* **TEXT BLOCK**
Important consideration: If a server restarts with a different protocol version mid-session, the client will not detect this change on an existing connection because validation has already completed. To handle this scenario:

- For WebSocket: The connection will typically be closed when the server restarts, triggering reconnection and fresh validation
- For HTTP: Create a new transport instance to reset validation state

$3

Configure version mismatch behavior when creating a transport:

`typescript
const transport = new WebSocketTransport({
endpoint: 'wss://duck.do/v1/db',
versionMismatchBehavior: 'warn' // 'error' | 'warn' | 'ignore'
});
`

| Behavior | Description |
|----------|-------------|
| 'error' | Throw ProtocolVersionError on mismatch (fail fast) |
| 'warn' | Log a warning and continue (default) |
| 'ignore' | Silently continue without any notification |

Transports

The SDK includes two transport implementations for advanced use cases.

$3

Connection pooling is not needed with this SDK. The transport architecture is designed to efficiently manage connections without requiring a pool:

- WebSocket Transport (default): Maintains a single persistent bidirectional connection that is multiplexed for all queries. Multiple concurrent queries share the same WebSocket connection with request/response correlation via unique message IDs. The connection includes automatic reconnection with exponential backoff, heartbeat/ping-pong for connection health monitoring, and proper cleanup on disconnect.

* **INFORMATION SUPPLIED**
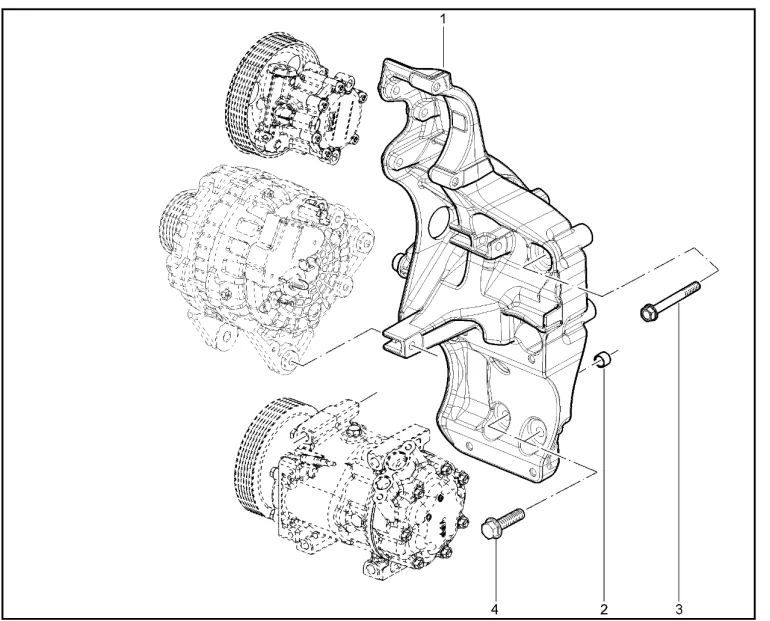 1
4
2
3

* **WORK ORDER**
Reproduce the whole text above on protocol version mismatches and SDK transports, word for word.

* **SOLUTION TO THIS TASK**
Important consideration: If a server restarts with a different protocol version mid-session, the client will not detect this change on an existing connection because validation has already completed. To handle this scenario:

- For WebSocket: The connection will typically be closed when the server restarts, triggering reconnection and fresh validation
- For HTTP: Create a new transport instance to reset validation state

$3

Configure version mismatch behavior when creating a transport:

`typescript
const transport = new WebSocketTransport({
endpoint: 'wss://duck.do/v1/db',
versionMismatchBehavior: 'warn' // 'error' | 'warn' | 'ignore'
});
`

| Behavior | Description |
|----------|-------------|
| 'error' | Throw ProtocolVersionError on mismatch (fail fast) |
| 'warn' | Log a warning and continue (default) |
| 'ignore' | Silently continue without any notification |

Transports

The SDK includes two transport implementations for advanced use cases.

$3

Connection pooling is not needed with this SDK. The transport architecture is designed to efficiently manage connections without requiring a pool:

- WebSocket Transport (default): Maintains a single persistent bidirectional connection that is multiplexed for all queries. Multiple concurrent queries share the same WebSocket connection with request/response correlation via unique message IDs. The connection includes automatic reconnection with exponential backoff, heartbeat/ping-pong for connection health monitoring, and proper cleanup on disconnect.